A little later, I went to a family reunion at our family’s camp in the Allegheny National Forest, and I kind of got back into stream fishing. I remember pulling the flyrod out of the back of my Volkswagen Jetta, and my brother looked at me, because it had been his rod in high school. He had a new flyrod and had just taken a flyfishing course at college, and we started flyfishing together. My brother and I started doing more trips, traveling to fish. He used to come up and help out at the Brattleboro Retreat on the flyfishing weekends. We got into steelhead and salmon fishing. My brother and I were inseparable when it came to fishing.
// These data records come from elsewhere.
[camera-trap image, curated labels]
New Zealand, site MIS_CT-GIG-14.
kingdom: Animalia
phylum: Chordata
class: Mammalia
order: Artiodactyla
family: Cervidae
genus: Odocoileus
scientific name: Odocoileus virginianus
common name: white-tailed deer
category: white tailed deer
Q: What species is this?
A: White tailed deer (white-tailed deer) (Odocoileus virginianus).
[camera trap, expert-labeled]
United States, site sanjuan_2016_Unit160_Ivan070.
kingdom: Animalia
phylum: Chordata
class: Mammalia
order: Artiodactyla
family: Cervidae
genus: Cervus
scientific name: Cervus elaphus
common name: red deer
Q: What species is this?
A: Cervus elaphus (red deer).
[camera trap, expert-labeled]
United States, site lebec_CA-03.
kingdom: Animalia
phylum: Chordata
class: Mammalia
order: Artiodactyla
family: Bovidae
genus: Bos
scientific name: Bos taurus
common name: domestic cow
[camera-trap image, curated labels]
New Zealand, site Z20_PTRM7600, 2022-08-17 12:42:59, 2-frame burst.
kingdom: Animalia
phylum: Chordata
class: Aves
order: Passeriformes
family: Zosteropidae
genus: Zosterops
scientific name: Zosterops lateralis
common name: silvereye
There were days we’d fish together, and there were days he’d go up the river and I would go down. My brother passed away in 2016, and his wife and daughters still like to ask about the fishing trips.

The funny thing is, when we fished, we really didn’t talk about fishing. We talked about family, and that was when I remember my brother having his guard down and really getting into some of the stuff that wasn’t just on the surface. That was a powerful experience that he and I shared. Fishing’s been in the family, and we’ve come to it and left it and come back. It always has a new meaning. Some of the best days that my brother and I had were not days when we caught a bunch of fish, but days when we saw something cool or we had one of those conversations. And that’s what the outdoors does.  

I like to be outside, and if I can find a job that allows me to be outside, that’s great. I love people, and I love seeing people having an amazing experience. I love it when people get to walk away from an experience with some value. With the parks, there are generations of families that come back. Being part of the team that helps keep the parks be the best that they can be and in a way that they can continue to help create these amazing memories for these people – watching children catch their first fish or see some of their first wildlife – is amazing. That’s just so rewarding and important to me.